In this assignment, we implement a Support Vector Machine (SVM) classifier using the Pegasos (Primal Estimated sub-GrAdient SOlver for SVM) algorithm. The Pegasos algorithm itself optimizes SVM parameters using stochastic gradient descent (SGD).

To validate our implementation, we classify two digits of the MNIST dataset.

In [None]:
import numpy as np
import pandas as pd
from sklearn.metrics import confusion_matrix, accuracy_score, ConfusionMatrixDisplay
import matplotlib.pyplot as plt

## The Pegasos Algorithm

The learning problem for a SVM can be stated as the following minimization problem:
$$
\min_{\beta, \alpha}
\frac{\lambda}{2} \lVert \beta \rVert^2
+ \frac{1}{n} \sum_{i=1}^{n} \left [ 1 - y(x^t \beta + \alpha) \right ]_{+}
$$

In the Pegasos algorithm, this objective function $J$ is iteratively approximated with samples of the training set observations as follows.

$$
J_i(\beta, \alpha) = 
\frac{\lambda}{2} \lVert \beta \rVert^2
+ \frac{1}{n} \sum_{i=1}^{n} \left [ 1 - y_i(x_i^t \beta + \alpha) \right ]_{+}
$$

where $\alpha$ is the intercept and $\beta$ is the p-dimensional coefficient vector.

These two parameters are updated iteratively by using their subgradients to approach a local optimum. These subgradients are

$$
\Delta_t =
\begin{cases}
    \lambda \beta_t - y_i x_i & \text{if} y_i(x_i^t \beta_t + \alpha_t) < 1 \\
    \lambda \beta_t           & \text{otherwise} \\
\end{cases}
$$

$$
\delta_t =
\begin{cases}
    -y_i & \text{if} y_i(x_i^t \beta_t + \alpha_t) < 1 \\
    0    & \text{otherwise} \\
\end{cases}
$$

where $\Delta_t$ and $\delta_t$ are the subgradients at iteration $t$ with respect to $\beta$ and $\alpha$, respectively.

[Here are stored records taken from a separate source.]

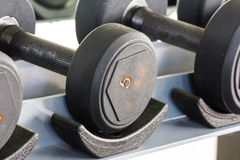 Rows of dumbbell Stock Image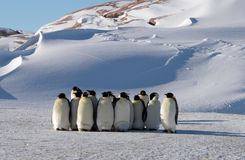 Colony, flock - Emperor Penguins in Antarctica. Overall plan. Colony, flock - Emperor Penguins in Antarctica. Penguins stand in the snow on a sunny day. Council royalty free stock photography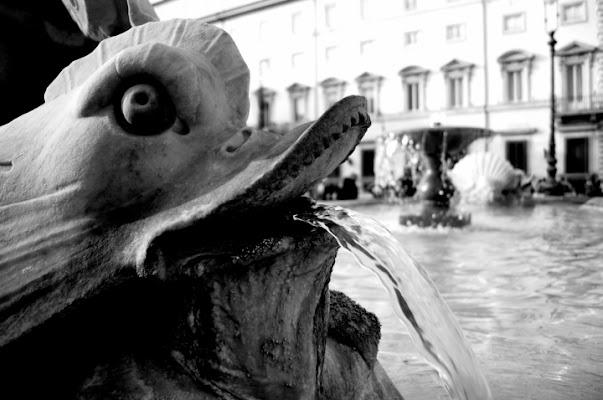 Delfini a Roma di clavicola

The Pegasos algorithm can be summarized as follows:

1. initialize $\beta = 0_{p \times 1}$, $\alpha_1 = 0$, and $t=0$
2. for epoch = $1, 2, ..., T$, do
    * for $i = 1, 2, …, n$, do
        * $t = t + 1$
        * $\eta_t = \frac{1}{t \, \lambda}$
        * $\beta_{t+1} \Leftarrow \beta_t - \eta_t \, \Delta_t$
        * $\alpha_{t+1} \Leftarrow \alpha_t - \eta_t \, \delta_t$

In [None]:
def pegasos(x, y, epochs=20, lam=1):
    """Perform the Pegasos algorithm to estimate SVM parameters

    Args:
        x (np.ndarray): n x p training data
        y (np.ndarray): Labels
        epochs (int, optional): Number of epochs to execute algorithm. Defaults to 20.
        lam (int, optional): Learning rate hyperparameter. Defaults to 1.

    Returns:
        (np.ndarray, int): Updated estimates for SVM parameters beta and alpha, respectively
    """

    # Intialize parameters
    beta  = np.zeros(x.shape[1])
    alpha = 0
    t     = 1
    n     = y.shape[0]
    
    for epoch in range(epochs):
        # Shuffle data
        inds = np.arange(n)
        np.random.shuffle(inds)
        x = x[inds]
        y = y[inds]

        # eta is vectorized, using t values that increase for each observation
        eta = (1 / (lam * np.arange(t, t + n))).reshape(-1, 1)

        # in_margin: support vectors
        in_margin = (y * np.squeeze(x @ beta.reshape(-1, 1) + alpha)) < 1

        # Beta (big delta) subgradient:
        beta_grad = np.empty(x.shape)
        beta_grad[in_margin] = lam * beta - y[in_margin].reshape(-1, 1) * x[in_margin, :]
        beta_grad[~in_margin] = lam * beta
        beta_grad = (eta * beta_grad).sum(axis=0)
        
        # Alpha (little delta) subgradient
        alpha_grad = np.empty(y.shape)
        alpha_grad[in_margin]  = -y[in_margin]
        alpha_grad[~in_margin] = 0
        alpha_grad = (eta * alpha_grad).sum(axis=0)[0]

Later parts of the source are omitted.